◆ **AIM A**
Rewrite the listing starting at the line containing "Judging from this image, looking at" and ending at the end of the listing, replacing "farthest" with "most distant" and leaving everything else unchanged.

◆ **EXTRACT TO READ**
Concretely, in Helm: an old values.yaml keeps its old keys, with a deprecation comment, and the chart's templates read from .Values.standards (the new shape) by way of a helper that falls back to the old keys if the new ones aren't set. In a vRA catalog item: keep the old item with all 200 properties, add a new item with five, and have the old item silently route to the same downstream pipeline as the new one. In an intake form: keep the 73-question form, add a 5-question form, and process both through the same back-end.

You leave the compatibility layer up for at least two release cycles. You instrument it: every time the old shape is used, log it with the consumer ID. The deprecation timeline is evidence-driven, not calendar-driven. When the logs go quiet for a consumer, you ping them, confirm the migration, and remove their access to the old surface. When all consumers are migrated, the old surface comes down.

Here's the part that bit me when I skipped it: some team had a CI pipeline that had been hard-coding replicaCount: 1 against the old shape for two years. The compatibility layer is the step that distinguishes a migration that ships from a migration that gets reverted in week three. Skip it and you'll discover, on a Friday afternoon, that you just broke their deploy.

What you ship at the end

Six steps in, the monster is gone. What's there instead:

  • A five-to-ten field decision surface, versioned, with explicit owners.
  • A standards layer holding the deferred fields as templates, defaults, and computed values.
  • A compatibility translator from the old shape to the new.

◆ **GIVEN INFORMATION**
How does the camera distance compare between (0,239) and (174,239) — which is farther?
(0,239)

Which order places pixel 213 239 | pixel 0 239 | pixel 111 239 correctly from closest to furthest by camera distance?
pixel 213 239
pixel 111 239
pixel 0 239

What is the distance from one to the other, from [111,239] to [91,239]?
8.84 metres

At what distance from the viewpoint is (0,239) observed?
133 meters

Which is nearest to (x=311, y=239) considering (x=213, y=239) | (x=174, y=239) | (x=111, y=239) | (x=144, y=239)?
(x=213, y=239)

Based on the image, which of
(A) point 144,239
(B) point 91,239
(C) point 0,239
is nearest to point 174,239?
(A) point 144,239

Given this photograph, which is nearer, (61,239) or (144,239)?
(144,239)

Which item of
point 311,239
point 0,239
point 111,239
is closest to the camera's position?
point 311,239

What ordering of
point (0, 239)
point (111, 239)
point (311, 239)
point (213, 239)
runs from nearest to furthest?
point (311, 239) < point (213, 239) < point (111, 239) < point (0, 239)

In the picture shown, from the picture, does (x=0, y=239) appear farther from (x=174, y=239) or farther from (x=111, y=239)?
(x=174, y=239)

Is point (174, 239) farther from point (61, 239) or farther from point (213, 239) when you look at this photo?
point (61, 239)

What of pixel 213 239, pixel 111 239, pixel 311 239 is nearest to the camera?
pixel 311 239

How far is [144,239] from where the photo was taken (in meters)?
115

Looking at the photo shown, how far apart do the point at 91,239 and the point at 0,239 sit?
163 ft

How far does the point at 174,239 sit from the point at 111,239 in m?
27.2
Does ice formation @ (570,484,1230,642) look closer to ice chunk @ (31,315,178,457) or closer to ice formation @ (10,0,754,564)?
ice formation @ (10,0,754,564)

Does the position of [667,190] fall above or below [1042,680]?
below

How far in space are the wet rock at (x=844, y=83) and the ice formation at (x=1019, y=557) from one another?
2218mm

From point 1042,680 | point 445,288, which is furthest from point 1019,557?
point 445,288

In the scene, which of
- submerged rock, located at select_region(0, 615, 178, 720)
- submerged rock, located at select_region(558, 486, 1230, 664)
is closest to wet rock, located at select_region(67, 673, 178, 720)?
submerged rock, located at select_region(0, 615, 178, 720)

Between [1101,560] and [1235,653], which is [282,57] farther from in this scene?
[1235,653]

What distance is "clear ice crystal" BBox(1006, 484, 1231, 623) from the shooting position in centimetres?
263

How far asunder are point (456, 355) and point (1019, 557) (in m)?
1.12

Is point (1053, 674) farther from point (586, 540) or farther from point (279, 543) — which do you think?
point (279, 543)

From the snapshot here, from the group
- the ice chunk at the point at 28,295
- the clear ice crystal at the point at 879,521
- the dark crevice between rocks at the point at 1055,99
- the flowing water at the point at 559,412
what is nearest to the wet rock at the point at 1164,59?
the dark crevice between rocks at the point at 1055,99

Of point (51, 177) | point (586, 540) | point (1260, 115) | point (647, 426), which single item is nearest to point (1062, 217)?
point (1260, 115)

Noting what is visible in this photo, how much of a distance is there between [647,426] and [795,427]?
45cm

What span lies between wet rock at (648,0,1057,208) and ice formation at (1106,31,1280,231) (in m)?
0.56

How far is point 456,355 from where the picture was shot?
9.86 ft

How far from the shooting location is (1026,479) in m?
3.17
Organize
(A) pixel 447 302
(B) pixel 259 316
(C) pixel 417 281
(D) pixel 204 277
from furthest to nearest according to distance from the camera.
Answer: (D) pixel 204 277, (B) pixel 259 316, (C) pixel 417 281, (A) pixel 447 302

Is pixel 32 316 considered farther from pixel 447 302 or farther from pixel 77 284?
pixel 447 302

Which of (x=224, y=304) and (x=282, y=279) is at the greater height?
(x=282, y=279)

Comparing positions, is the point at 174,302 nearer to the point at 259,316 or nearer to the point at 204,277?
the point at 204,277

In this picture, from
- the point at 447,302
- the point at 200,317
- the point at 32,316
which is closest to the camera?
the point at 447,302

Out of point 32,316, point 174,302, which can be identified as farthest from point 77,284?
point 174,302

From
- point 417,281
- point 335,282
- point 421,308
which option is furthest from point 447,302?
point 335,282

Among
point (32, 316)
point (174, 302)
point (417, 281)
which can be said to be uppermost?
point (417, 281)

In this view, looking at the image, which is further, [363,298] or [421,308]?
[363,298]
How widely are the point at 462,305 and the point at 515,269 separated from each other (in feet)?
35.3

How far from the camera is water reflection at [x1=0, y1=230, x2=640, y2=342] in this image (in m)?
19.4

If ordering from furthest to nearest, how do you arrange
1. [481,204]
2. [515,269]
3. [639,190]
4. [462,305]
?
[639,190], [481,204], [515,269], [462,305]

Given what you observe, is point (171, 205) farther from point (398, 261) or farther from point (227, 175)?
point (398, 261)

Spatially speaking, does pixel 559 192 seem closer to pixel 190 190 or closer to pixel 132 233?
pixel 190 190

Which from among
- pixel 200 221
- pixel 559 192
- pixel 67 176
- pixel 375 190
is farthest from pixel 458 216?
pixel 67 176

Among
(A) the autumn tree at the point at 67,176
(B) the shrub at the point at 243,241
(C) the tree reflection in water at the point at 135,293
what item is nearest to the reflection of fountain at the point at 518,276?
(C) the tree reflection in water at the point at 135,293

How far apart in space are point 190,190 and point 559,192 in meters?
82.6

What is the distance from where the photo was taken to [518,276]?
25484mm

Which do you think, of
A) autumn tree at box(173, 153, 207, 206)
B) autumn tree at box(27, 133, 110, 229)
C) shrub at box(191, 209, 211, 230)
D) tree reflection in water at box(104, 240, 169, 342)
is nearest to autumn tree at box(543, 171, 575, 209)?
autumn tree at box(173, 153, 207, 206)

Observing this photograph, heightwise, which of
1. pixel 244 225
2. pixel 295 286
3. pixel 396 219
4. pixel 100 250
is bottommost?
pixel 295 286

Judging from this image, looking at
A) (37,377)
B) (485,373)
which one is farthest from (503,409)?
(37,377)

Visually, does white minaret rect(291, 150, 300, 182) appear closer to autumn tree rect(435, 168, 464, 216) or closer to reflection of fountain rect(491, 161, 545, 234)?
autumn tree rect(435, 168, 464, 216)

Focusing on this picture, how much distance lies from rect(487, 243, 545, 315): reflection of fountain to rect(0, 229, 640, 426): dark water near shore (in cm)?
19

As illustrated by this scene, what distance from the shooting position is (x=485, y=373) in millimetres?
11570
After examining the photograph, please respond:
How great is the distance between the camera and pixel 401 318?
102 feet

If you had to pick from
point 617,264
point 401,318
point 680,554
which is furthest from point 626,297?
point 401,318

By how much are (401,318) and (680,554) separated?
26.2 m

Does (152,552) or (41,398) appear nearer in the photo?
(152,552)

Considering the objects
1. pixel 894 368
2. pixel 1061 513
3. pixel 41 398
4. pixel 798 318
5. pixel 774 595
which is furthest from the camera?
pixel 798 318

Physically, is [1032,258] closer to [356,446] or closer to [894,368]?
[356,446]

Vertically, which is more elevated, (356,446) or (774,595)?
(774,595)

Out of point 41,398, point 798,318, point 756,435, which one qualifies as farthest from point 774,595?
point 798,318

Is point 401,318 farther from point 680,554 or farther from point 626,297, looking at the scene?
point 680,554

◆ **AIM B**
According to the migration text, for how long should the compatibility layer be left up at minimum?

◆ **COMPLETE RESPONSE A**
Judging from this image, looking at
A) (37,377)
B) (485,373)
which one is most distant from (503,409)?
(37,377)

Visually, does white minaret rect(291, 150, 300, 182) appear closer to autumn tree rect(435, 168, 464, 216) or closer to reflection of fountain rect(491, 161, 545, 234)?
autumn tree rect(435, 168, 464, 216)

Focusing on this picture, how much distance lies from rect(487, 243, 545, 315): reflection of fountain to rect(0, 229, 640, 426): dark water near shore (in cm)?
19

As illustrated by this scene, what distance from the shooting position is (x=485, y=373) in millimetres?
11570
After examining the photograph, please respond:
How great is the distance between the camera and pixel 401 318?
102 feet

If you had to pick from
point 617,264
point 401,318
point 680,554
which is furthest from point 626,297?
point 401,318

By how much are (401,318) and (680,554) separated?
26.2 m

Does (152,552) or (41,398) appear nearer in the photo?
(152,552)

Considering the objects
1. pixel 894 368
2. pixel 1061 513
3. pixel 41 398
4. pixel 798 318
5. pixel 774 595
which is furthest from the camera?
pixel 798 318

Physically, is [1032,258] closer to [356,446] or closer to [894,368]?
[356,446]

Vertically, which is more elevated, (356,446) or (774,595)?
(774,595)

Out of point 41,398, point 798,318, point 756,435, which one qualifies as most distant from point 774,595?
point 798,318

Is point 401,318 farther from point 680,554 or farther from point 626,297, looking at the scene?
point 680,554

◆ **COMPLETE RESPONSE B**
At least two release cycles.